> [Material for this task]
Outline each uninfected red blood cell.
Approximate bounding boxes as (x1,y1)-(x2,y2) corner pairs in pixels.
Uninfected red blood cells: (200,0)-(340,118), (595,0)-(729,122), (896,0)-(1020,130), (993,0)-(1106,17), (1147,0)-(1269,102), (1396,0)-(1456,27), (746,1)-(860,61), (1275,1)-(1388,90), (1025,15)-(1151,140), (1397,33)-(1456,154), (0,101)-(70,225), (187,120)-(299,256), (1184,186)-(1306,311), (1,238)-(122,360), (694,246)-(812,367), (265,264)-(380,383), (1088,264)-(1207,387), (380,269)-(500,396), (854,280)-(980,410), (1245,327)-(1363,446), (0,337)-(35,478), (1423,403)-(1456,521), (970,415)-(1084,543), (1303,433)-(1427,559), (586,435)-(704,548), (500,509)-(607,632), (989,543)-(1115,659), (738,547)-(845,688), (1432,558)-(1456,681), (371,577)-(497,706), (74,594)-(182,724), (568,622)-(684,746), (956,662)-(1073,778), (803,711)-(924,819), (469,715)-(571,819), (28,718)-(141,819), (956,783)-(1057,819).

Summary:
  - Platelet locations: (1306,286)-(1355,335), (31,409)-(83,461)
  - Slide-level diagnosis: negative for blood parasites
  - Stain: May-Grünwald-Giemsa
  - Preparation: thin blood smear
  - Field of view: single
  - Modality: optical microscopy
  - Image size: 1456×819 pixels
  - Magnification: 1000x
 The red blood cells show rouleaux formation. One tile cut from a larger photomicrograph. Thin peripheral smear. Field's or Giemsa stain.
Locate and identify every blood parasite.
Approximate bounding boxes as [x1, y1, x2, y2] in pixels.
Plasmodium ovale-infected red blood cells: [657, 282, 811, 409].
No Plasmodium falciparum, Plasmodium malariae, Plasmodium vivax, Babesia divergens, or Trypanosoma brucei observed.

> [The task] The answer should be the first line of the material and every line after it through the line containing "- Platelet locations: (1306,286)-(1355,335), (31,409)-(83,461)", exactly as written, and nothing else.

> [Solution for this exercise]
Outline each uninfected red blood cell.
Approximate bounding boxes as (x1,y1)-(x2,y2) corner pairs in pixels.
Uninfected red blood cells: (200,0)-(340,118), (595,0)-(729,122), (896,0)-(1020,130), (993,0)-(1106,17), (1147,0)-(1269,102), (1396,0)-(1456,27), (746,1)-(860,61), (1275,1)-(1388,90), (1025,15)-(1151,140), (1397,33)-(1456,154), (0,101)-(70,225), (187,120)-(299,256), (1184,186)-(1306,311), (1,238)-(122,360), (694,246)-(812,367), (265,264)-(380,383), (1088,264)-(1207,387), (380,269)-(500,396), (854,280)-(980,410), (1245,327)-(1363,446), (0,337)-(35,478), (1423,403)-(1456,521), (970,415)-(1084,543), (1303,433)-(1427,559), (586,435)-(704,548), (500,509)-(607,632), (989,543)-(1115,659), (738,547)-(845,688), (1432,558)-(1456,681), (371,577)-(497,706), (74,594)-(182,724), (568,622)-(684,746), (956,662)-(1073,778), (803,711)-(924,819), (469,715)-(571,819), (28,718)-(141,819), (956,783)-(1057,819).

Summary:
  - Platelet locations: (1306,286)-(1355,335), (31,409)-(83,461)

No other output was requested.